To determine the effect of VEGF-Flt-1 signaling on osteoclastogenesis, murine primary bone marrow cells (BMCs) were cultured with PlGF, which can only bind to Flt-1, with or without VRI (VEGF receptor tyrosine kinase inhibitor). PlGF could induce osteoclasts from BMCs in the absence of RANKL. Application of VRI significantly reduced the number of osteoclasts caused by PlGF. And RANKL-neutralizing antibody had no effect on PlGF-induced osteoclastogenesis in single culture of BMC. These events suggested that VEGF-Flt-1 signaling in BMCs could directly contribute to osteoclastogenesis independently of RANKL. Niida et al.  demonstrated that VEGF can stimulate osteoclastic bone resorption in vivo.

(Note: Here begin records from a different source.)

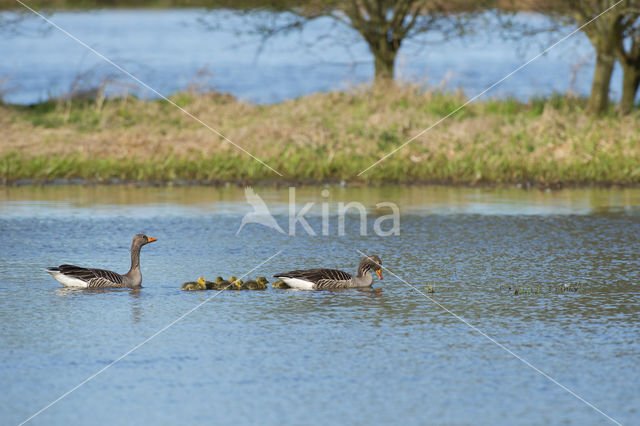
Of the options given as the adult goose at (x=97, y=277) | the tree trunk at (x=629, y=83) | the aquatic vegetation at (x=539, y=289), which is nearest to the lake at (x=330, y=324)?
the aquatic vegetation at (x=539, y=289)

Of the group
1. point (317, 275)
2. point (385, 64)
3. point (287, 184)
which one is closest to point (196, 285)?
point (317, 275)

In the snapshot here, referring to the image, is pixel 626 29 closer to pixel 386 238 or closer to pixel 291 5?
pixel 291 5

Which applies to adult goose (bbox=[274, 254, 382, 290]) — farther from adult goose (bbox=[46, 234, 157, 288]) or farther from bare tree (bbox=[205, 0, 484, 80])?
bare tree (bbox=[205, 0, 484, 80])

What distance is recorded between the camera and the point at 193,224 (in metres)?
15.4

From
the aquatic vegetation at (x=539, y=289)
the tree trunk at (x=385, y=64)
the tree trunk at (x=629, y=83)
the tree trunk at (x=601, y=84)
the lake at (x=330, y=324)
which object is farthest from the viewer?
the tree trunk at (x=385, y=64)

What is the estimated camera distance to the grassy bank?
20.0 m

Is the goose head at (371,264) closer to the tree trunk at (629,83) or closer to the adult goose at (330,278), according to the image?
the adult goose at (330,278)

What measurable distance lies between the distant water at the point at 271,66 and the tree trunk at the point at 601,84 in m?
0.47

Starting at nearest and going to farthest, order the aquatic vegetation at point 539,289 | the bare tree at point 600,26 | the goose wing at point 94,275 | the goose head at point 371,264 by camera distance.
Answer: the goose wing at point 94,275
the aquatic vegetation at point 539,289
the goose head at point 371,264
the bare tree at point 600,26

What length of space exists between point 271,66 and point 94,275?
136 ft

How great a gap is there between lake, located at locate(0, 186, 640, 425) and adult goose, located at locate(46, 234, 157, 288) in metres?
0.13

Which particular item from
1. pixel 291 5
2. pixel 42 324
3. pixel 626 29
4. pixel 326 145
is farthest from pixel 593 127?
pixel 42 324

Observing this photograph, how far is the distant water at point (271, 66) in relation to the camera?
25.6 metres

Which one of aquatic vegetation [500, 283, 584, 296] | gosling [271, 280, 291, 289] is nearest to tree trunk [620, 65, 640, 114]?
aquatic vegetation [500, 283, 584, 296]
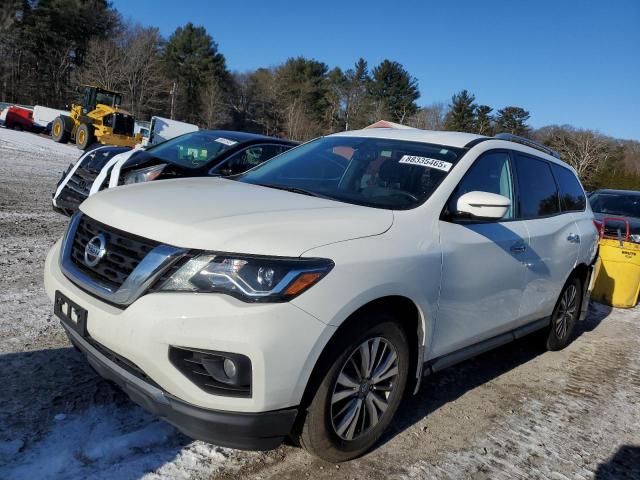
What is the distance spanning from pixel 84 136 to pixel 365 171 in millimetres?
21371

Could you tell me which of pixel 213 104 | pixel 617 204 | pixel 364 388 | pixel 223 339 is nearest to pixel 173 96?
pixel 213 104

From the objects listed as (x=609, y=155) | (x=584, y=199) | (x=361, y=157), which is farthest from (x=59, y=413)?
(x=609, y=155)

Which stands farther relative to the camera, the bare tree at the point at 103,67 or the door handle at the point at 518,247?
the bare tree at the point at 103,67

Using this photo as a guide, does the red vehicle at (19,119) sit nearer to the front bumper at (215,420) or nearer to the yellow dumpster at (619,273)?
the yellow dumpster at (619,273)

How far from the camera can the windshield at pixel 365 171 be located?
311 cm

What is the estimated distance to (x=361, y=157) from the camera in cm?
364

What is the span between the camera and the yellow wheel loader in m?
22.0

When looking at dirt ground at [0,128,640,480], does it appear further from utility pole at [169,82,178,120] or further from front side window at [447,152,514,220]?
utility pole at [169,82,178,120]

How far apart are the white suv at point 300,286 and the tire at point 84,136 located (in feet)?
67.0

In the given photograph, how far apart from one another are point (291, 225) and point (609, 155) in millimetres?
58283

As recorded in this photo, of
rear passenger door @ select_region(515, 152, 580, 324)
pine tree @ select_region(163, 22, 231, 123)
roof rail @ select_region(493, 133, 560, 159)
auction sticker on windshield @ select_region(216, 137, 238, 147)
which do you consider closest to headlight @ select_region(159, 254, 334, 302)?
rear passenger door @ select_region(515, 152, 580, 324)

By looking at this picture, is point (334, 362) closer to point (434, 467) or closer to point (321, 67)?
point (434, 467)

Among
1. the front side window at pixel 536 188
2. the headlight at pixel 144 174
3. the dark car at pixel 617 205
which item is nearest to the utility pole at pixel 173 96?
the dark car at pixel 617 205

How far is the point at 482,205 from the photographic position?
2934 mm
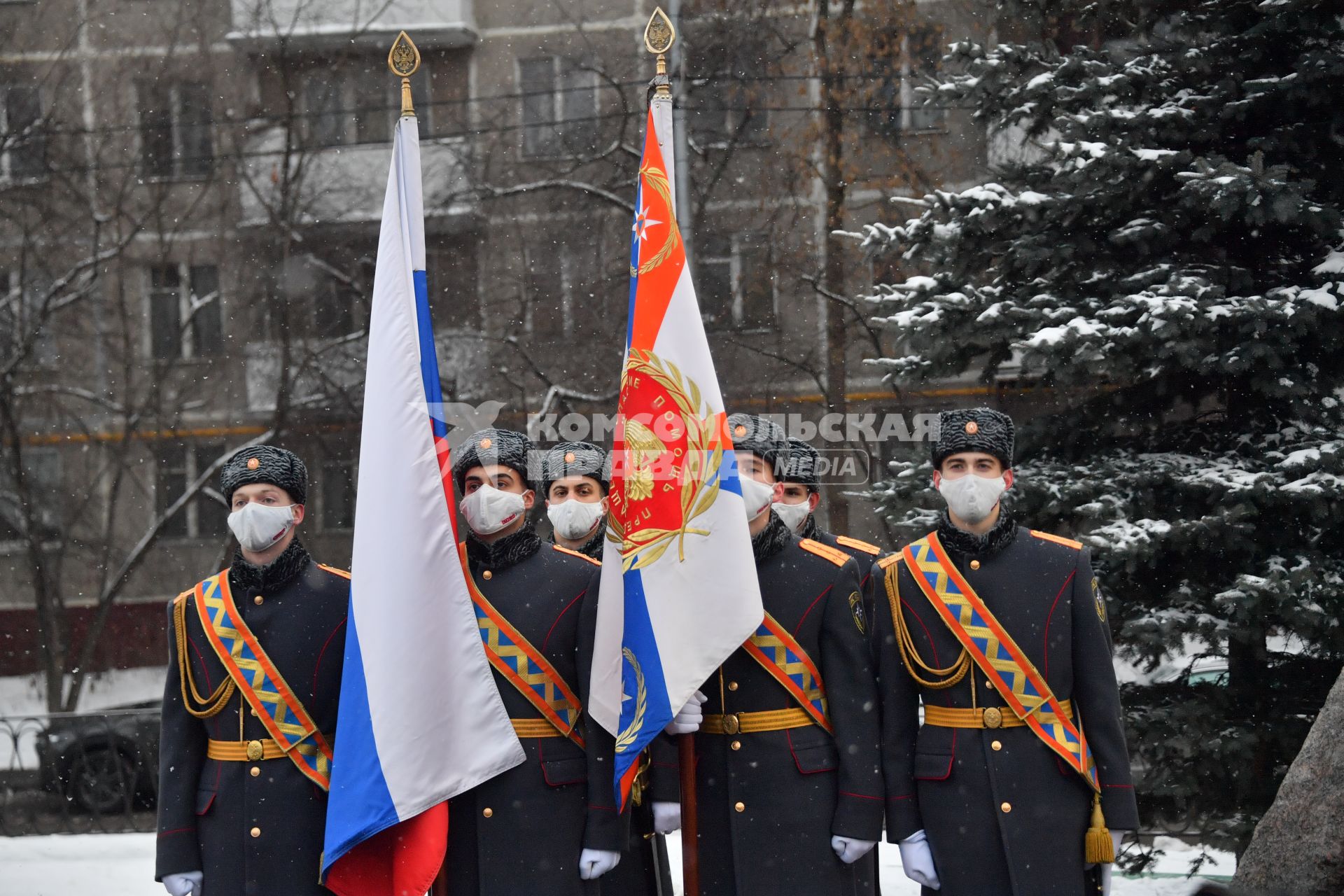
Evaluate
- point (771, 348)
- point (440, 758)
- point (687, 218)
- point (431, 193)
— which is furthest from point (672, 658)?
point (431, 193)

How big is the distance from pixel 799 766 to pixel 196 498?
14.0 metres

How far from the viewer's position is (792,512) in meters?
5.55

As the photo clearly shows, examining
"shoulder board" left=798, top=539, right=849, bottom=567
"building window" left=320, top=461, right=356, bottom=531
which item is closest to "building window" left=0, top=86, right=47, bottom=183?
"building window" left=320, top=461, right=356, bottom=531

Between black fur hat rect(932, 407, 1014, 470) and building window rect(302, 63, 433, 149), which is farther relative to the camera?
building window rect(302, 63, 433, 149)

Moreover, to determine the function of the VEGF–Flt-1 system in osteoclast development and activity, Niida et al  also introduced a Flt-1-TK domain-deficient mutation (Flt1TK-/-) into op/op mice. The double mutant op/op Flt1TK-/- mice had an extensive osteoclast deficiency compared with op/op mice. Studies of bone resorption by mature osteoclasts suggest that VEGF is involved in osteoclastic recruitment and differentiation as well as in enhancing osteoclastic bone resorbing activity . In the present study, although PlGF-induced osteoclasts showed bone resorbing activity, cell size was small and formed pits were limited. Henriksen et al revealed that VEGF-Flk-1 signaling induced osteoclast chemotaxis via ERK1/2 activation, while RANKL-RANK signaling activated not only chemotaxis via ERK1/2 but also bone resorption through ERK1/2-independent pathway . Therefore, it is suggested that direct Flt-1-stimulation by VEGF mainly contributed to osteoclast formation and osteoclast recruitment into the bone resorption site and that additional stimulation by RANKL is needed for completely active bone resorption.

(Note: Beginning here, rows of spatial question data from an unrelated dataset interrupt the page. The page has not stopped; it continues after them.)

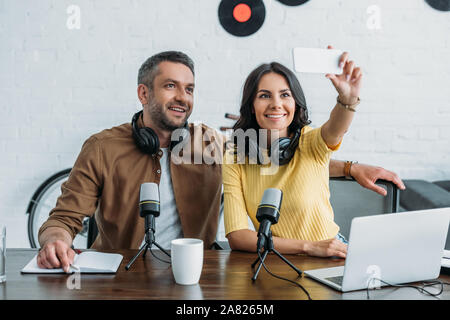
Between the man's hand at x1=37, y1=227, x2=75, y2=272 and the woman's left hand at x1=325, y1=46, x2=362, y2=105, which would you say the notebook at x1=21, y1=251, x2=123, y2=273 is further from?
the woman's left hand at x1=325, y1=46, x2=362, y2=105

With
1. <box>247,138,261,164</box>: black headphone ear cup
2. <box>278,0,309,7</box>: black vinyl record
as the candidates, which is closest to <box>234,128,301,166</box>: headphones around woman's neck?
<box>247,138,261,164</box>: black headphone ear cup

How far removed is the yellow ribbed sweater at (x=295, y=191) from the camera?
134 centimetres

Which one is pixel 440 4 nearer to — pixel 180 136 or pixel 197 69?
pixel 197 69

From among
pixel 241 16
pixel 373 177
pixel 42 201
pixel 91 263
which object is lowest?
pixel 42 201

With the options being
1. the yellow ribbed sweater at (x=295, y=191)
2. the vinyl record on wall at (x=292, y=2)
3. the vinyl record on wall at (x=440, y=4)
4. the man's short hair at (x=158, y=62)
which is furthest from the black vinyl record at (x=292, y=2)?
the yellow ribbed sweater at (x=295, y=191)

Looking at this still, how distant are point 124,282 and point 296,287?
37 centimetres

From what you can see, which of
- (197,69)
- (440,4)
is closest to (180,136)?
(197,69)

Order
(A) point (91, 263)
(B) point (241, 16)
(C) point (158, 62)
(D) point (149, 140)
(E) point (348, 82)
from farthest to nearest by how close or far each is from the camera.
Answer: (B) point (241, 16), (C) point (158, 62), (D) point (149, 140), (E) point (348, 82), (A) point (91, 263)

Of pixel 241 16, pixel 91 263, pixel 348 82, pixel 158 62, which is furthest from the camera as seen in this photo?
pixel 241 16

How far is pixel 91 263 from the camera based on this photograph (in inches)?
40.4

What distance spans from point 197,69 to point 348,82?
1602mm

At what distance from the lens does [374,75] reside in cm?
267

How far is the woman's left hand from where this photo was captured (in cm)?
108

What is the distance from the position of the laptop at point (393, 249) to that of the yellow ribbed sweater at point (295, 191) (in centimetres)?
39
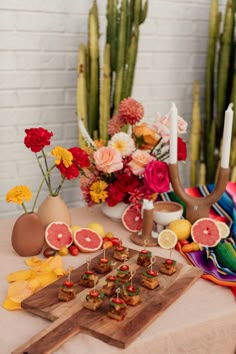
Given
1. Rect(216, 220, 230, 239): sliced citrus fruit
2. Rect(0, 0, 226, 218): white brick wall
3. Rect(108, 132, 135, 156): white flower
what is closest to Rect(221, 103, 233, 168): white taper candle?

Interestingly, in this study, Flt-1 expression was observed by immunohistochemistry in preosteoclasts, osteoclasts, and many cases of OSCC. Deyama et al.  reported that the bone-invasive oral cancer cell line, BHY expressed detectable VEGF mRNA and VEGF induced TRAP-positive osteoclasts from BMC. In the present study, we confirmed that activation of VEGF-Flt-1 signaling upregulated RANKL expression in HSC2 cells through the Akt and ERK pathway. The differentiation of osteoclasts is mainly regulated by receptor activator of NF-kB ligand (RANKL) produced from osteoblasts . Guan et al described that VEGF upregulated RANKL expression in osteoblasts, bone marrow stromal cells, leading to osteoclast activation . In the primary human monocytes, VEGF-Flt-1 signaling induced chemotaxis through activation of Akt. P38 and ERK 1/2 . Nakai et al. reported that mechanical stress induced bone resorption by upregulating RANKL expression via the VEGF autocrine pathway in MC3T3-E1 osteoblasts . The evidences supported that VEGF stimulated Flt-1-expressing OSCC to produce RANKL in VEGF-Flt-1 autocrine pathway, which indirectly induced osteoclastogenesis at the bone invasion front.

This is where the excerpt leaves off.